Give back every record exactly, images excluded.
BEGIN EXERCISE DATA
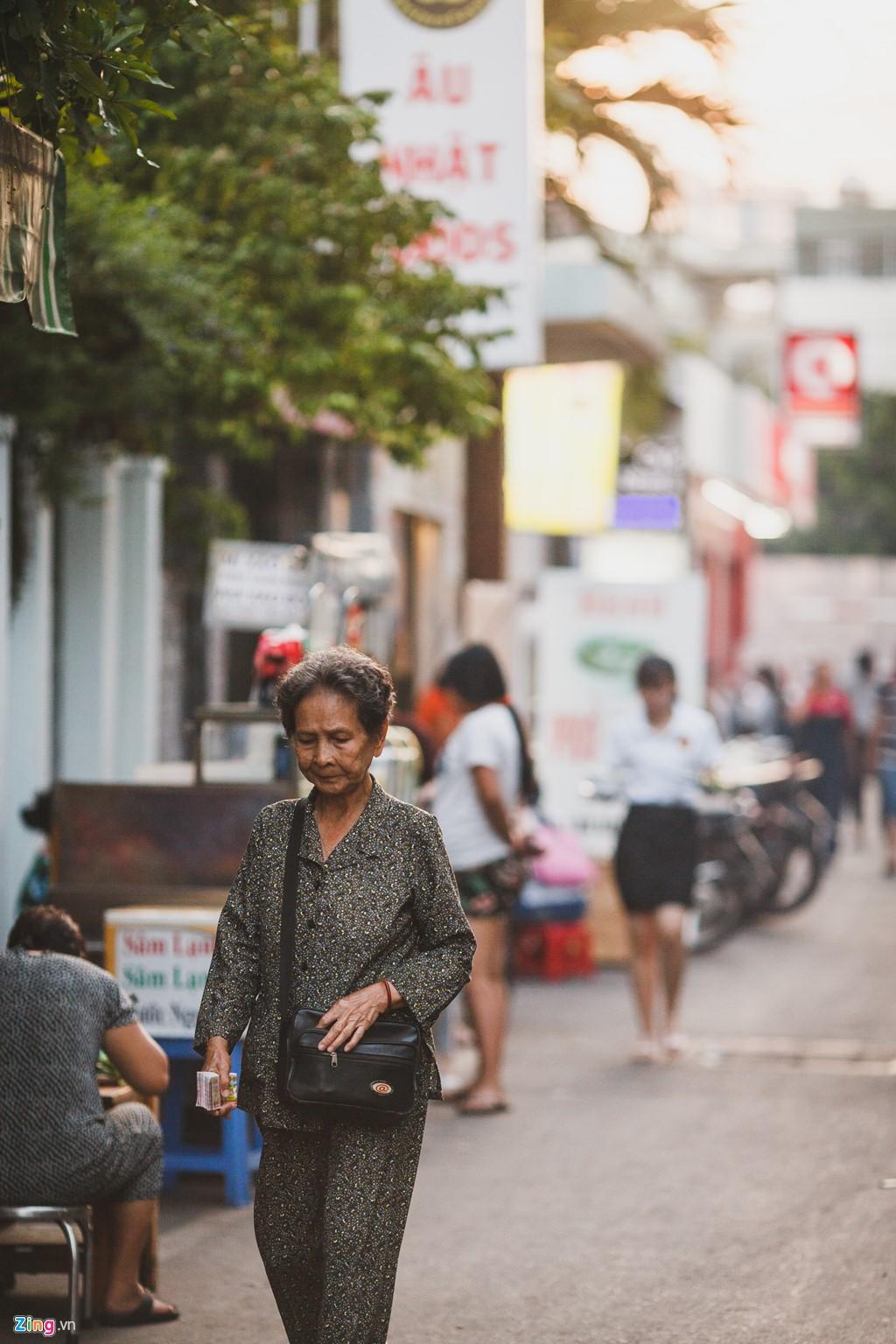 Với diện tích khoảng 3 ha, khu Mả Lạng hiện có khoảng 550 hộ dân với hơn 2.500 nhân khẩu. Trong đó, đa phần là những người làm nghề lao động tay chân như lái xe ôm, bán vé số, hàng rong,...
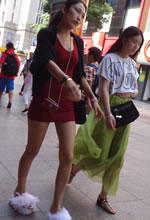 街拍的红色包臀短裙细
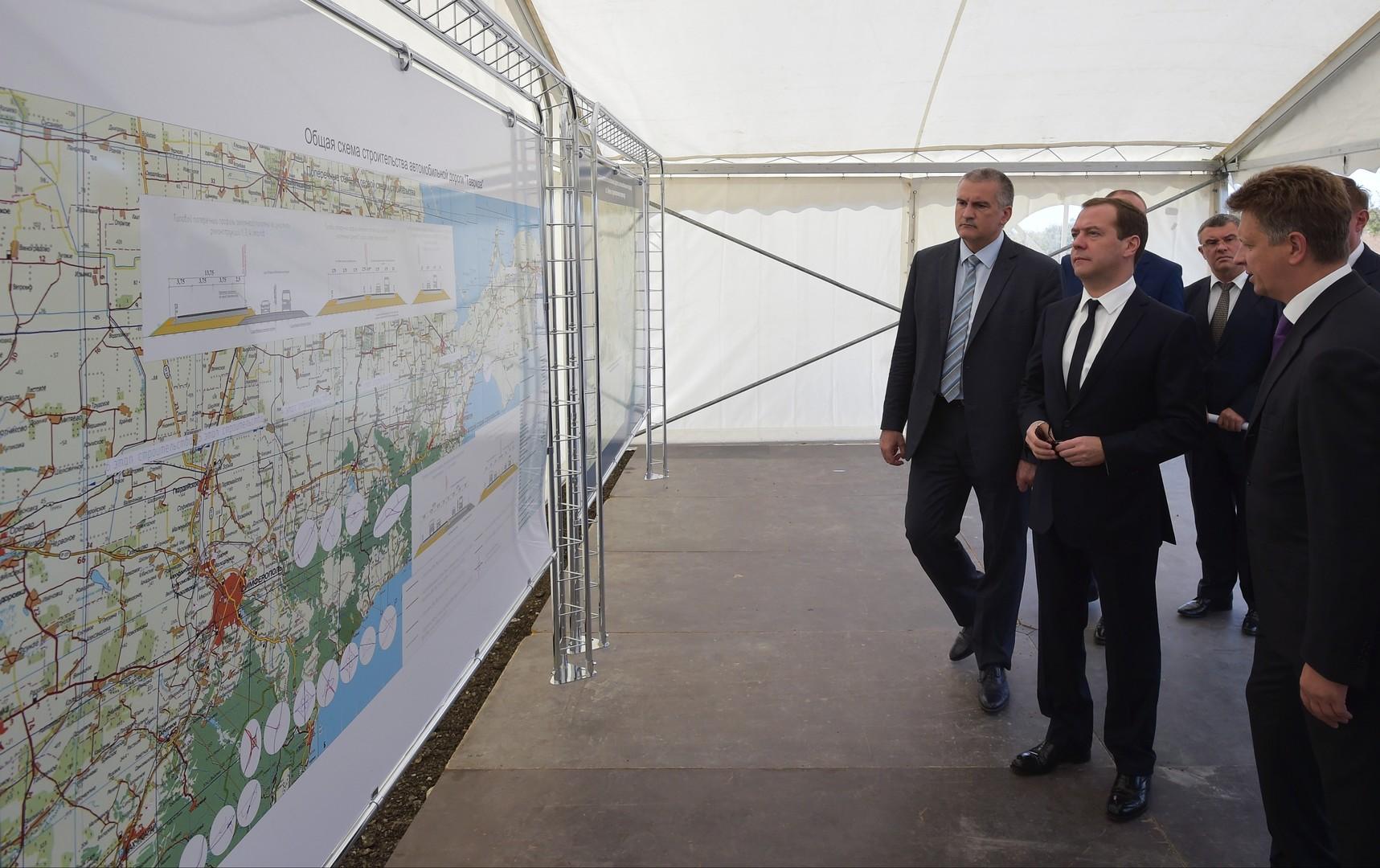 """Dmitri Medwedew sieht sich den Bauplan der Autobahn """"Tawrida"""" an"""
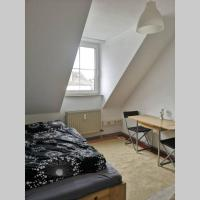 Clean, cheap, central flat, contactless Check-In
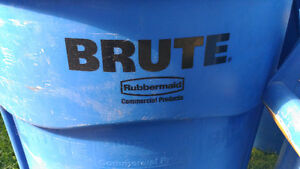 Brute 32 gallon garbage cans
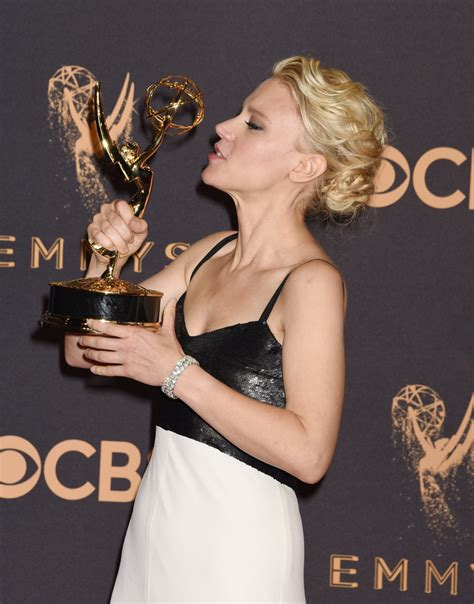 best actress emmy comedy kate mckinnon with the emmy 2017 for best actress in a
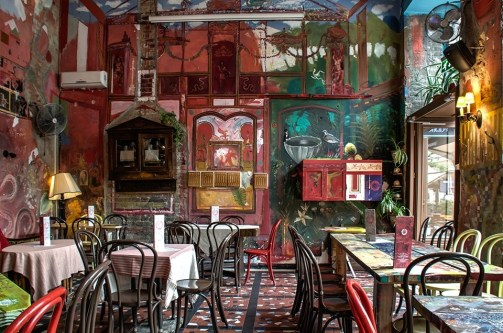 Ruin Pub di Budapest: drink tra le rovine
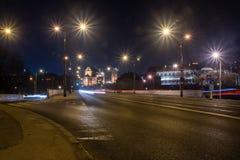 Widok dla starego miasteczka Warszawa od Slasko-Dabrowski mostu przy nocą zdjęcie stock
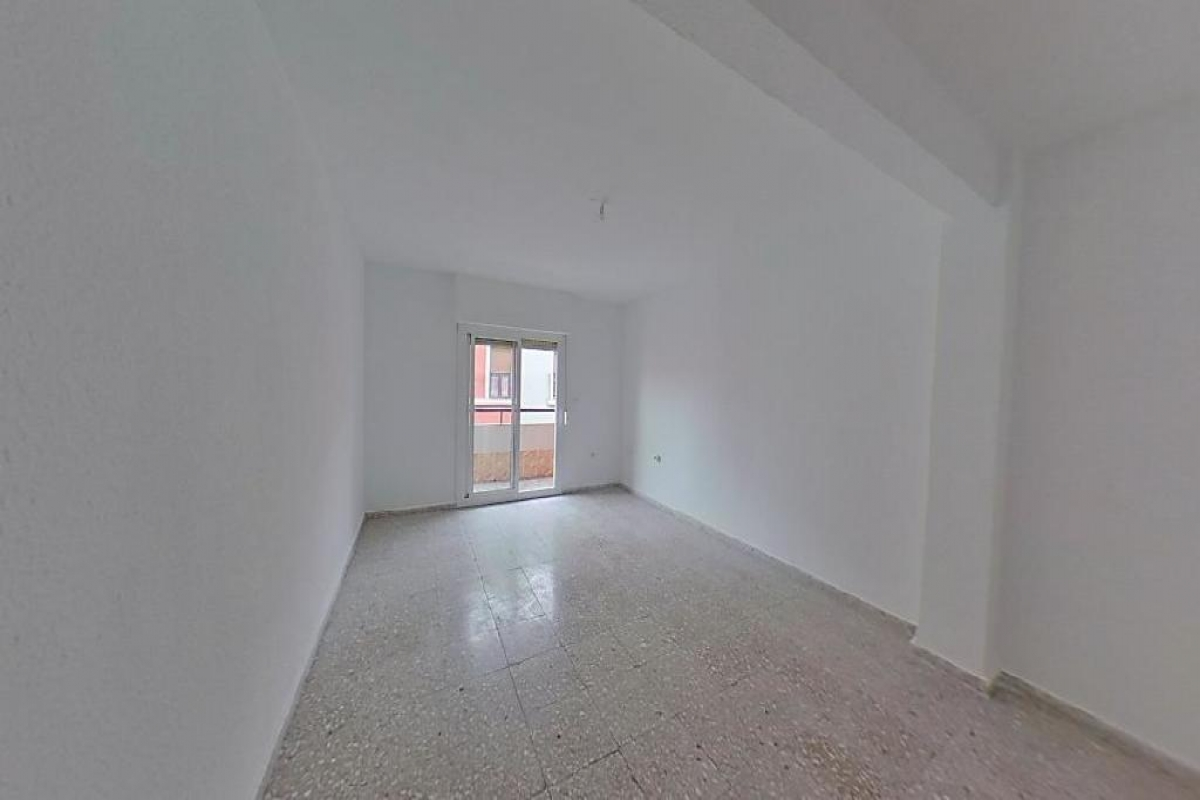 Piso en venta en Mutxamel, Alicante, Calle Corbi, 40.000 €, 3 habitaciones, 1 baño, 79 m2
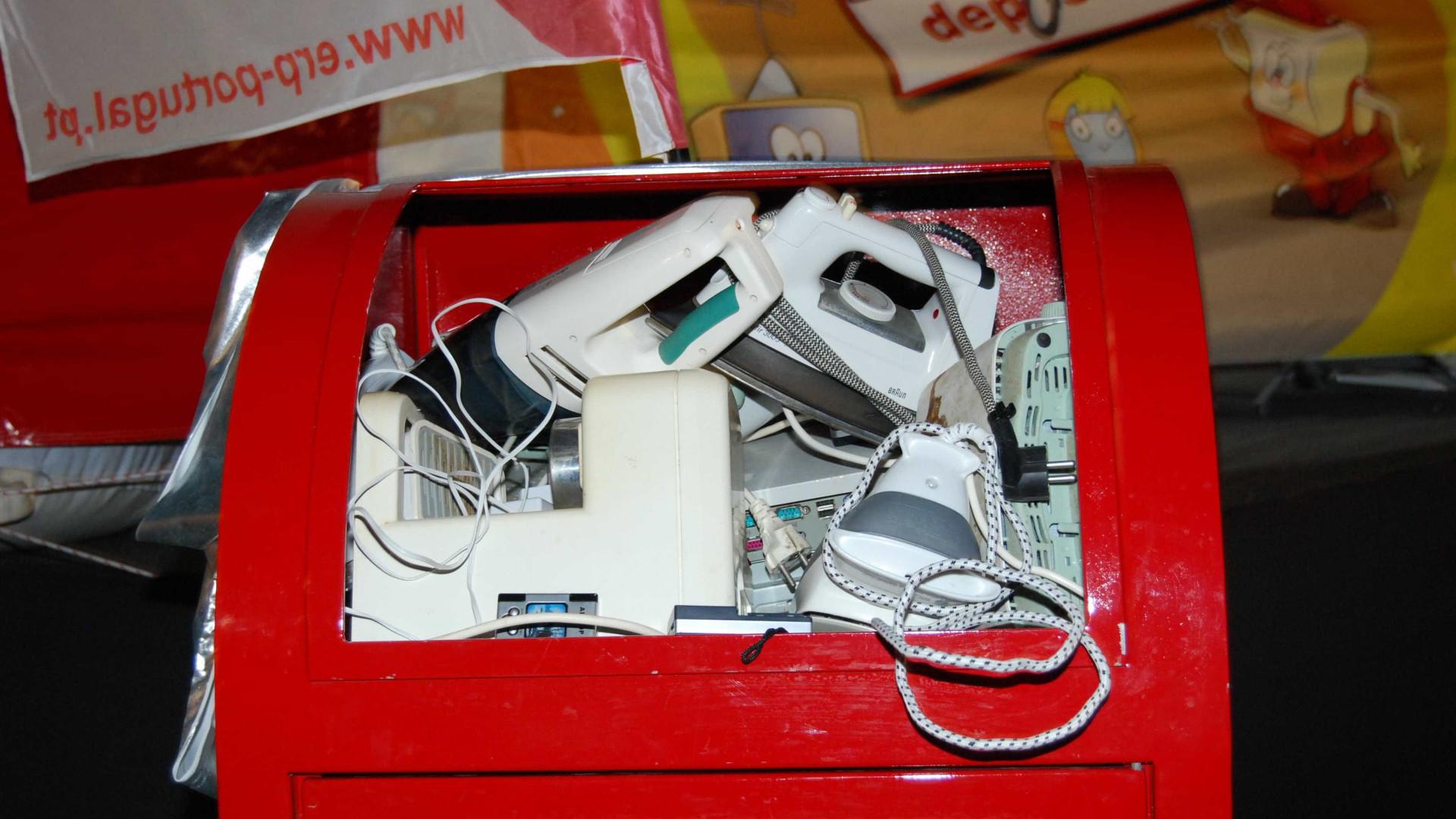 O que se faz aos eletrodomésticos e aparelhos eletrónicos em fim de vida?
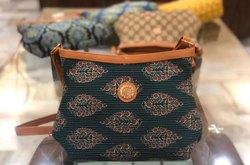 Slibg Bag Multicolor JAPURI PRINT SLING, Size: 10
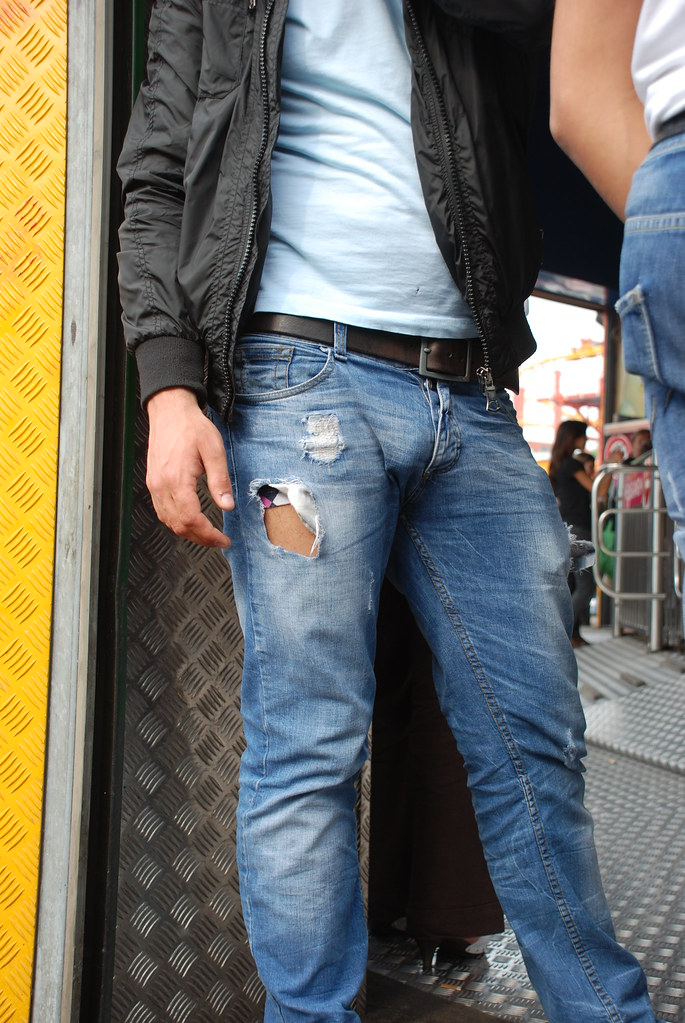 Mens Bulges In Jeans 34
END EXERCISE DATA
RESULT OF THE TASK:
 Với diện tích khoảng 3 ha, khu Mả Lạng hiện có khoảng 550 hộ dân với hơn 2.500 nhân khẩu. Trong đó, đa phần là những người làm nghề lao động tay chân như lái xe ôm, bán vé số, hàng rong,...
 街拍的红色包臀短裙细
 """Dmitri Medwedew sieht sich den Bauplan der Autobahn """"Tawrida"""" an"""
 Clean, cheap, central flat, contactless Check-In
 Brute 32 gallon garbage cans
 best actress emmy comedy kate mckinnon with the emmy 2017 for best actress in a
 Ruin Pub di Budapest: drink tra le rovine
 Widok dla starego miasteczka Warszawa od Slasko-Dabrowski mostu przy nocą zdjęcie stock
 Piso en venta en Mutxamel, Alicante, Calle Corbi, 40.000 €, 3 habitaciones, 1 baño, 79 m2
 O que se faz aos eletrodomésticos e aparelhos eletrónicos em fim de vida?
 Slibg Bag Multicolor JAPURI PRINT SLING, Size: 10
 Mens Bulges In Jeans 34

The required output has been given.